Legislativas na Argélia decorrem sob apatia popular e à sombra do Mundial
Com 24,7 milhões de eleitores, a votação para a Assembleia Popular Nacional é ofuscada pelo jogo da seleção argelina contra a Suíça, enquanto novas regras eleitorais excluíram centenas de candidaturas.
Os argelinos foram chamados às urnas esta quinta-feira para eleger os 407 deputados da Assembleia Popular Nacional, num escrutínio que, segundo observadores internacionais, decorre sob um manto de indiferença popular. A coincidência com o jogo dos oitavos de final do Mundial de futebol, que opõe a Argélia à Suíça na madrugada de sexta-feira, captou mais a atenção do que a campanha, segundo analistas magrebinos. Andrew Farrand, investigador do Atlantic Council, afirmou que “toda a sociedade está a olhar para o futebol e quase ninguém para as eleições”, ilustrando o descrédito de uma parte significativa do eleitorado quanto à capacidade do voto influenciar questões como habitação e economia.
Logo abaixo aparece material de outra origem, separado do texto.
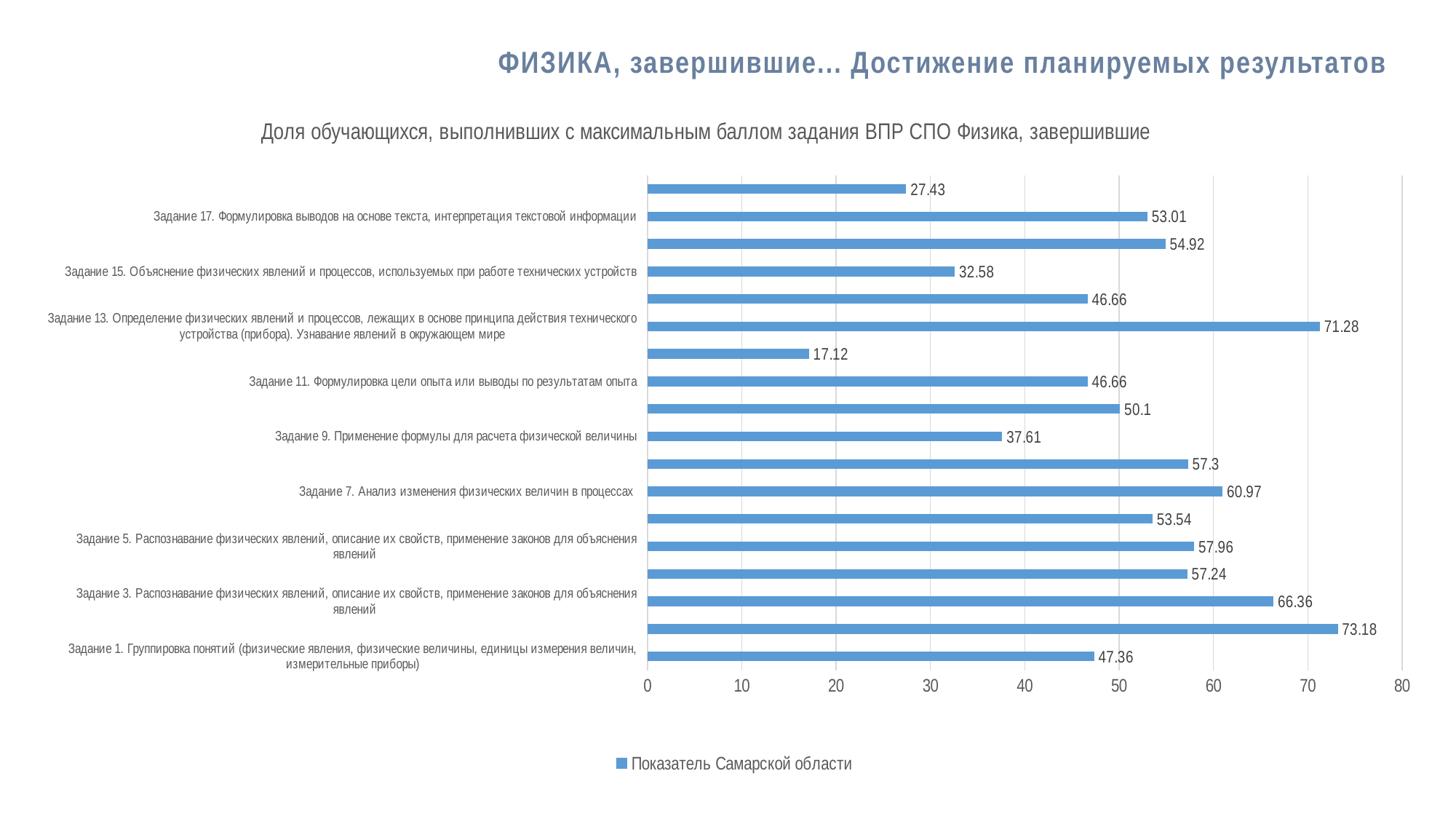
What type of chart is shown on the slide? bar chart What is the largest value shown on the chart? 73.18 What is the smallest value shown on the chart? 17.12 Which has a larger value: Задание 3 or Задание 1? Задание 3 What is the difference between the values for Задание 13 and Задание 15? 38.7 Is the value for Задание 11 greater or less than 40? greater How many bars are plotted on the chart? 18 What is the value for Задание 15 (Объяснение физических явлений и процессов...)? 32.58 What is the value for Задание 17 (Формулировка выводов на основе текста...)? 53.01 What is the value for Задание 13 (Определение физических явлений и процессов...)? 71.28 What is the name of the series listed in the legend? Показатель Самарской области What is the value for Задание 1 (Группировка понятий)? 47.36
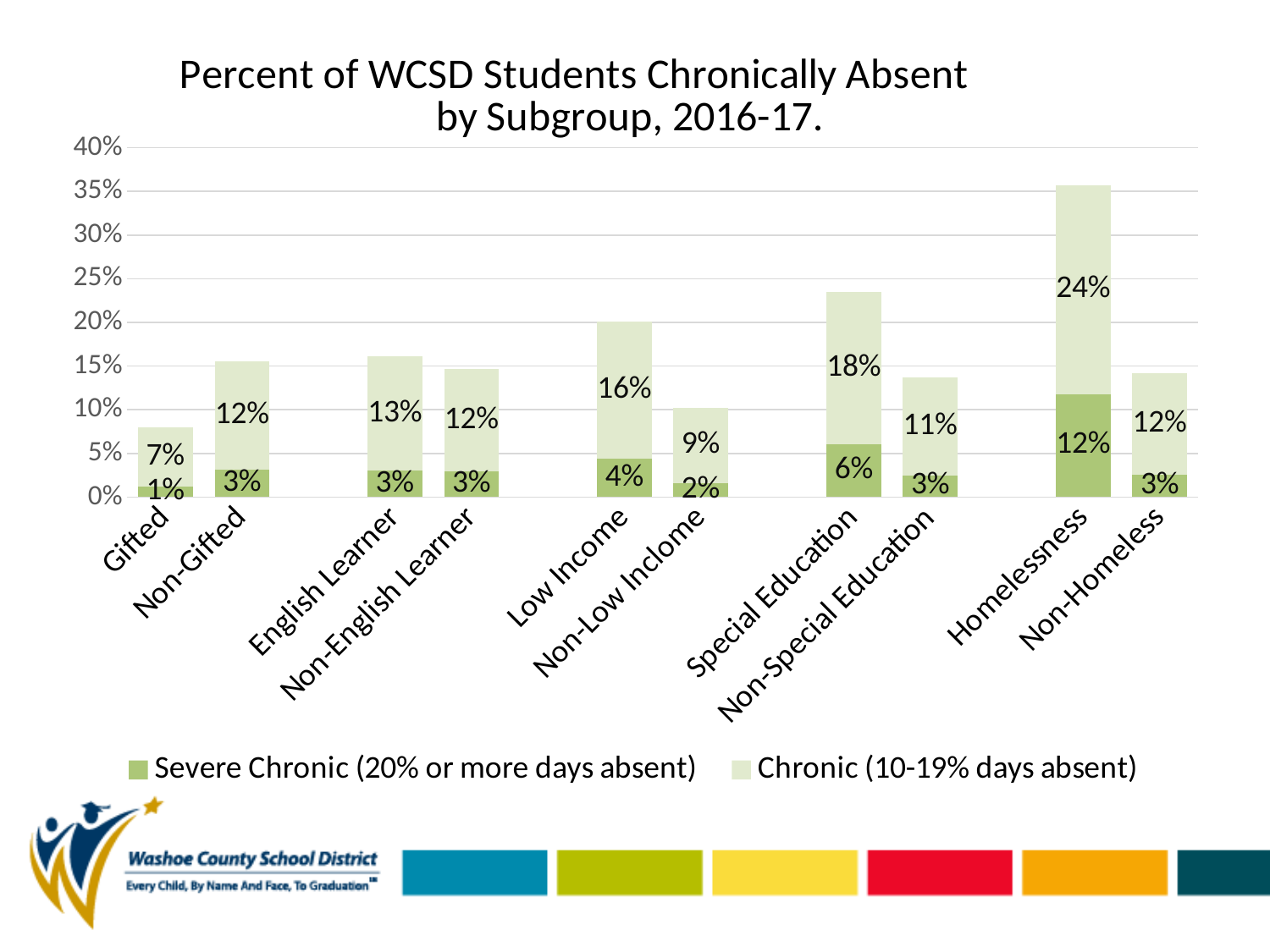
Which subgroup has the lowest Severe Chronic (20% or more days absent) value? Gifted How many series does the legend list? 2 What is the title of the chart? Percent of WCSD Students Chronically Absent by Subgroup, 2016-17. What is the total of the stacked bar for Gifted? 8% What is the Severe Chronic (20% or more days absent) value for Special Education? 6% How many subgroups (categories) are shown on the x axis? 10 Which subgroup has the highest Severe Chronic (20% or more days absent) value? Homelessness What is the Chronic (10-19% days absent) value for Low Income? 16% What is the Chronic (10-19% days absent) value for Homelessness? 24% What type of chart is shown on the slide? Stacked bar chart Which has a larger Chronic (10-19% days absent) value, English Learner or Non-English Learner? English Learner What is the difference between the Chronic (10-19% days absent) values for Low Income and Non-Low Income? 7%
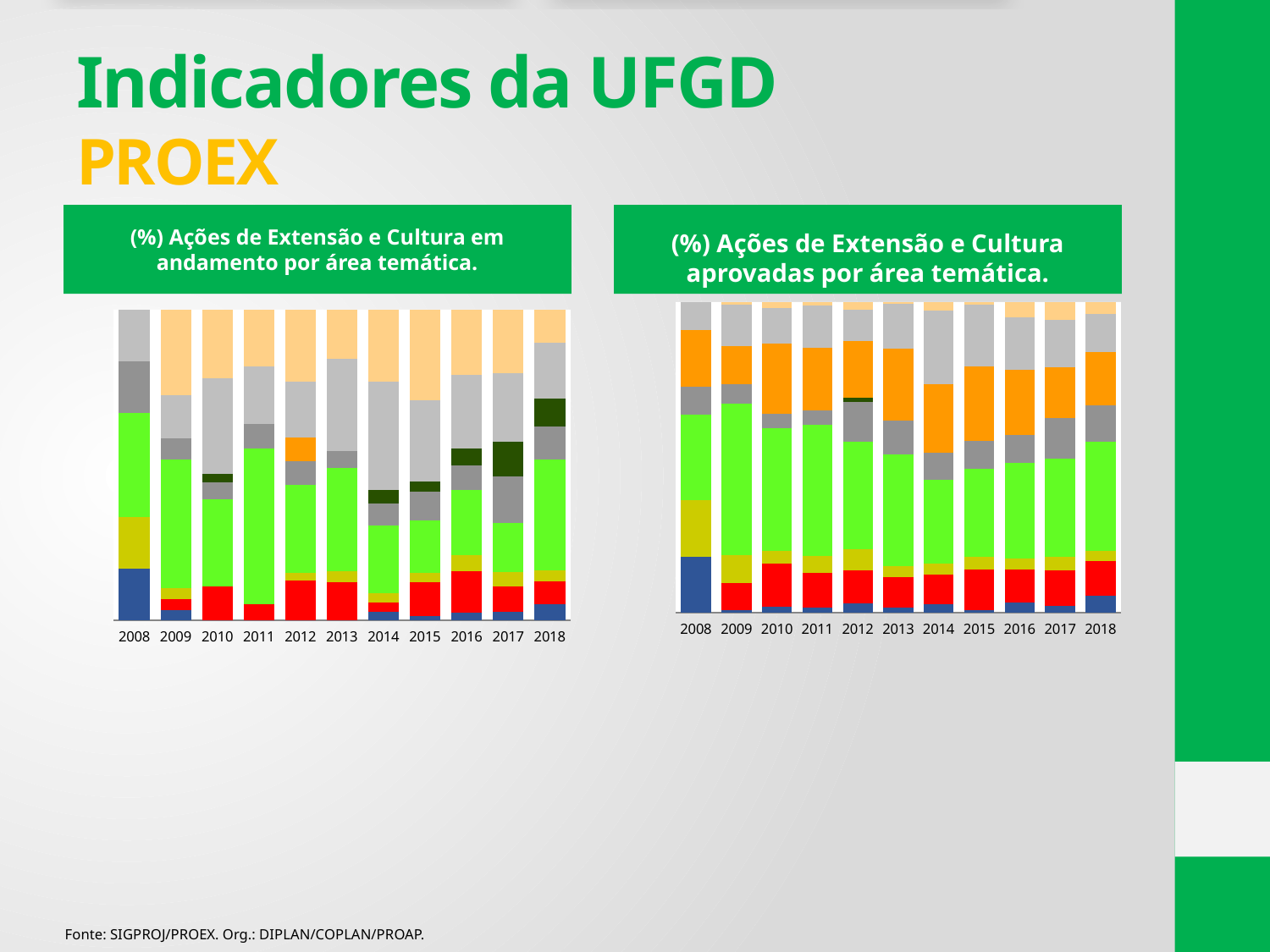
What type of chart is the right chart, '(%) Ações de Extensão e Cultura aprovadas por área temática'? Stacked bar chart In the left chart, '(%) Ações de Extensão e Cultura em andamento por área temática', how many years are shown on the x axis? 11 What type of chart is the left chart, '(%) Ações de Extensão e Cultura em andamento por área temática'? Stacked bar chart What is the title of the chart on the right of the slide? (%) Ações de Extensão e Cultura aprovadas por área temática. In the left chart, '(%) Ações de Extensão e Cultura em andamento por área temática', what is the first year on the x axis? 2008 In the right chart, '(%) Ações de Extensão e Cultura aprovadas por área temática', what is the last year on the x axis? 2018 What is the title of the chart on the left of the slide? (%) Ações de Extensão e Cultura em andamento por área temática. In the right chart, '(%) Ações de Extensão e Cultura aprovadas por área temática', how many bars are plotted? 11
O ato eleitoral decorre sob um quadro legal revisto. A nova lei eleitoral limitou a dois os mandatos parlamentares e reforçou o controlo sobre o financiamento e a probidade dos candidatos. A ANIE rejeitou cerca de 30% das listas, incluindo figuras da maioria e da oposição, sob a justificação de ligações a “dinheiro corrupto” ou incumprimentos formais. A imprensa estatal vê nisso uma renovação da classe política, com 54% de candidatos jovens entre os quase dez mil postulantes. Contudo, partidos como o RCD e o FFS, que regressaram após boicotes, tiveram várias listas invalidadas, o que, na perspetiva de analistas europeus, reduz a competitividade real do pleito.
O contexto político mais amplo é o de um regime que, segundo Farrand, combinou “pau e cenoura” para desmobilizar o movimento Hirak, que em 2019 forçou a saída de Bouteflika. A desilusão com a transição persiste, e a abstenção deverá ser novamente elevada — em 2021, a participação não ultrapassou 23%. O Presidente Tebboune tem apostado na abertura controlada e nas receitas energéticas para acalmar tensões sociais, enquanto promove reformas institucionais. A imprensa governamental apresenta estas eleições como um passo na construção de “uma nova Argélia”, com um parlamento mais técnico e menos permeável a interesses particulares.
Os resultados provisórios serão anunciados pela ANIE nas 48 horas seguintes ao fecho das urnas, e os definitivos caberão ao Tribunal Constitucional em dez dias. A maioria dos observadores antecipa uma vitória das formações próximas do poder, com a FLN e o RND a liderarem, mas a grande incógnita reside na taxa de participação, que poderá ditar a legitimidade do futuro hemiciclo. A diáspora, com 854 mil eleitores, também vota, mas o seu peso é limitado. A próxima legislatura terá a tarefa de acompanhar a diversificação económica e a revisão do modelo social, num momento em que, como sublinham analistas do Norte de África, a estabilidade política continua a depender mais da redistribuição de rendas do que da vitalidade democrática.